Hay quienes les construyen jardineras, colocan piscinas de agua o instalan mesas de dominó; en el caso de los comerciantes, fijan jaulas de hierro con botellones de agua o realizan exhibiciones de muebles o motocicletas.
En todos estos casos, el peatón ve dificultada su libertad de tránsito, al tener que bajarse a la calle en medio de los automóviles para seguir su trayecto. Quienes transforman o invaden este espacio público, le pasan el rolo al derecho de los demás y, con su acción, a menudo demuestran un menosprecio al prójimo pedestre.
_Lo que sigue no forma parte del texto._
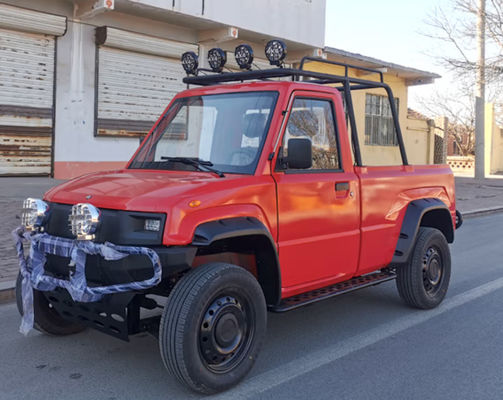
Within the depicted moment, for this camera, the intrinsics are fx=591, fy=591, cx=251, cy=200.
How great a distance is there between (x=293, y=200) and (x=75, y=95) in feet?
34.3

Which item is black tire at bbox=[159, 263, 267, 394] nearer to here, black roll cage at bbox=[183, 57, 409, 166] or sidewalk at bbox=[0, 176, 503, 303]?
black roll cage at bbox=[183, 57, 409, 166]

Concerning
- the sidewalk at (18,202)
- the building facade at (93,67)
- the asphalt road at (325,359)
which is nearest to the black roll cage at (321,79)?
the asphalt road at (325,359)

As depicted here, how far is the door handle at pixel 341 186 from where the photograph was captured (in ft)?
15.4

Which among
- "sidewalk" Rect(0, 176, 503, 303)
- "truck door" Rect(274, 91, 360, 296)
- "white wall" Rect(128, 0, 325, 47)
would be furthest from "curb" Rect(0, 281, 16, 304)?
"white wall" Rect(128, 0, 325, 47)

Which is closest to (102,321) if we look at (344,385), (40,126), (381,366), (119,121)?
(344,385)

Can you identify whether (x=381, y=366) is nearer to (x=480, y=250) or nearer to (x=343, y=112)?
(x=343, y=112)

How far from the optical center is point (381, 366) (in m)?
4.24

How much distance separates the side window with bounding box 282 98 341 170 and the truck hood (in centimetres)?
74

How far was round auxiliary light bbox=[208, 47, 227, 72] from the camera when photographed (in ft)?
16.5

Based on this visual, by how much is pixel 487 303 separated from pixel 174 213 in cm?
396

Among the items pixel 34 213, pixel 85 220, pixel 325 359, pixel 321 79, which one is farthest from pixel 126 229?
pixel 321 79

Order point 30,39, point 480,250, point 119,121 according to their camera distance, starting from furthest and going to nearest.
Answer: point 119,121, point 30,39, point 480,250

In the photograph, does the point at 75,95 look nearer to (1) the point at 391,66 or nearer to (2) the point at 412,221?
(2) the point at 412,221

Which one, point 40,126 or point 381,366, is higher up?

Para colmo, ningún transgresor de aceras se hace responsable en caso de que un peatón se accidente por causa de la obstrucción que aquel ha provocado en el camino.
Probablemente esta actitud de apropiación personal del espacio de todos tuvo su origen hace unas dos o tres décadas, con la presión definitiva de la inmigración del campo a la ciudad y la consecuente necesidad de construcción de nuevas edificaciones, movimiento que coincide con un desgaste de las instituciones públicas que deben regular el entorno urbano.
En este esquema en que cada quien construye en buena medida según sus normas, para adentro, para arriba y para abajo, las aceras, que son de todos y, al parecer, de nadie, han sido víctimas de la invasión desconsiderada.
Nosotros que nos las pasamos copiando de los otros países y que nos la damos tanto de ser ciudadanos globales, deberíamos tener en cuanta que esa costumbre bizarra de obstruir y colonizar las aceras no son universales. En ciudades como Nueva York o Madrid el espacio público se respeta con un sentido de respeto y equidad. En aquellas ciudades, por el contrario, los vecinos o dueños de edificaciones están obligados a garantizar la fluidez del transeúntes por esos lugares, manteniéndolos libres de obstrucciones que dificulten el tránsito del peatón. En algún momento debemos empezar a deconstruir esa tendencia a apropiarnos del espacio que no nos pertenece sino en tanto nos pertenece en sociedad con los demás.